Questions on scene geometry
····················
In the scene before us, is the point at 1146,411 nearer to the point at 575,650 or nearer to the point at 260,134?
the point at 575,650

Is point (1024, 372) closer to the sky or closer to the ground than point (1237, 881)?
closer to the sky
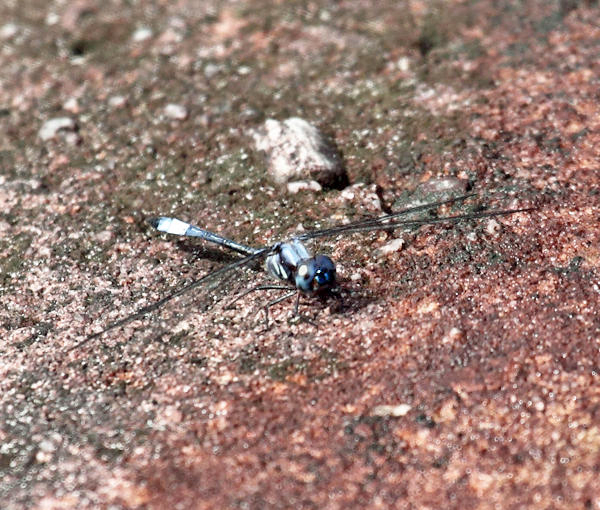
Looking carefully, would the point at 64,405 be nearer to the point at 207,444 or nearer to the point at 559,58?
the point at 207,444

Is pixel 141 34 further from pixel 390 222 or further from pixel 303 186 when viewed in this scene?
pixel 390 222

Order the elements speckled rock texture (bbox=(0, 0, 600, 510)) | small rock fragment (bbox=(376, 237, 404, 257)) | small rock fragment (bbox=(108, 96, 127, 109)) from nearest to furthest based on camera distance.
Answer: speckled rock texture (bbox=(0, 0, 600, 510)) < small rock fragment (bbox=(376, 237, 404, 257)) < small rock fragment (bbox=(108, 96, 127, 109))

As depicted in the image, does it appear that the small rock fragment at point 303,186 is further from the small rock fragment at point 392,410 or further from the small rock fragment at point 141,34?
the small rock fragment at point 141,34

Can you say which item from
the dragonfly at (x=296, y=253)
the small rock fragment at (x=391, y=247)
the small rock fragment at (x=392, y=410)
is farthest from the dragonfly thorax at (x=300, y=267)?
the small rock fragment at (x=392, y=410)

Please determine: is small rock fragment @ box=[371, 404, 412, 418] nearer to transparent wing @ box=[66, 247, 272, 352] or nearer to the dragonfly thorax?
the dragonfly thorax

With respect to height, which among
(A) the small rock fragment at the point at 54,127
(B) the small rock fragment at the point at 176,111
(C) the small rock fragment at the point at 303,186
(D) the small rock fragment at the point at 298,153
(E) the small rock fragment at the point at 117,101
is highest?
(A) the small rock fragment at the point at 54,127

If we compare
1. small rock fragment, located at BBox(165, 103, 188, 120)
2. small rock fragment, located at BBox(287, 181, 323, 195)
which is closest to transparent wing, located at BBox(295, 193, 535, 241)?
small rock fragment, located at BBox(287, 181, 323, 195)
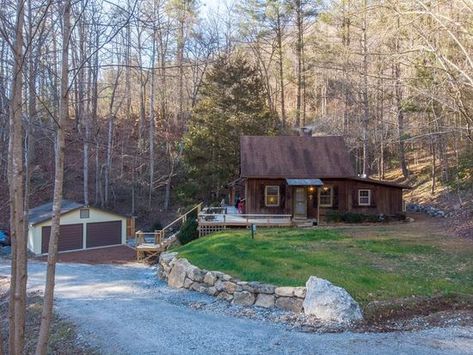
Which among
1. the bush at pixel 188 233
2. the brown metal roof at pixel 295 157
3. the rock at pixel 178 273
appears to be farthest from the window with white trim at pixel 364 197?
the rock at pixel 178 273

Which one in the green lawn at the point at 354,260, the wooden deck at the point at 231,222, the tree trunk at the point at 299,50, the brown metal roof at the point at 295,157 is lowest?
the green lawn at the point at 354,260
····················
#### Set exercise:
Copy all of the items above word for word, and leave the pictures out of your copy.

#### Written answer:
In the scene before us, is the point at 1146,411 nearer to the point at 575,650 or nearer to the point at 260,134?
the point at 575,650

Is point (1024, 372) closer to the sky or closer to the ground than point (1237, 881)?
closer to the sky
Looking carefully, would the point at 64,405 be nearer to the point at 207,444 or nearer to the point at 559,58?
the point at 207,444

Is pixel 141 34 further from pixel 390 222 or further from pixel 303 186 when viewed in this scene?
pixel 390 222

Order the elements speckled rock texture (bbox=(0, 0, 600, 510)) | small rock fragment (bbox=(376, 237, 404, 257)) | small rock fragment (bbox=(108, 96, 127, 109)) from nearest to furthest based on camera distance.
Answer: speckled rock texture (bbox=(0, 0, 600, 510)) < small rock fragment (bbox=(376, 237, 404, 257)) < small rock fragment (bbox=(108, 96, 127, 109))

As depicted in the image, does it appear that the small rock fragment at point 303,186 is further from the small rock fragment at point 392,410 or further from the small rock fragment at point 141,34?
the small rock fragment at point 141,34

Can you say which item from
the dragonfly at (x=296, y=253)
the small rock fragment at (x=391, y=247)
the small rock fragment at (x=392, y=410)
is farthest from the dragonfly thorax at (x=300, y=267)?
the small rock fragment at (x=392, y=410)

Please determine: is small rock fragment @ box=[371, 404, 412, 418] nearer to transparent wing @ box=[66, 247, 272, 352] or nearer to the dragonfly thorax?
the dragonfly thorax

With respect to height, which among
(A) the small rock fragment at the point at 54,127
(B) the small rock fragment at the point at 176,111
(C) the small rock fragment at the point at 303,186
(D) the small rock fragment at the point at 298,153
(E) the small rock fragment at the point at 117,101
is highest?
(A) the small rock fragment at the point at 54,127

If we compare
1. small rock fragment, located at BBox(165, 103, 188, 120)
2. small rock fragment, located at BBox(287, 181, 323, 195)
which is closest to transparent wing, located at BBox(295, 193, 535, 241)?
small rock fragment, located at BBox(287, 181, 323, 195)
Which among
1. the bush at pixel 188 233
2. the brown metal roof at pixel 295 157
3. the rock at pixel 178 273
appears to be farthest from the window with white trim at pixel 364 197?
the rock at pixel 178 273

Which one in the green lawn at the point at 354,260, the wooden deck at the point at 231,222, the tree trunk at the point at 299,50, the brown metal roof at the point at 295,157 is lowest?
the green lawn at the point at 354,260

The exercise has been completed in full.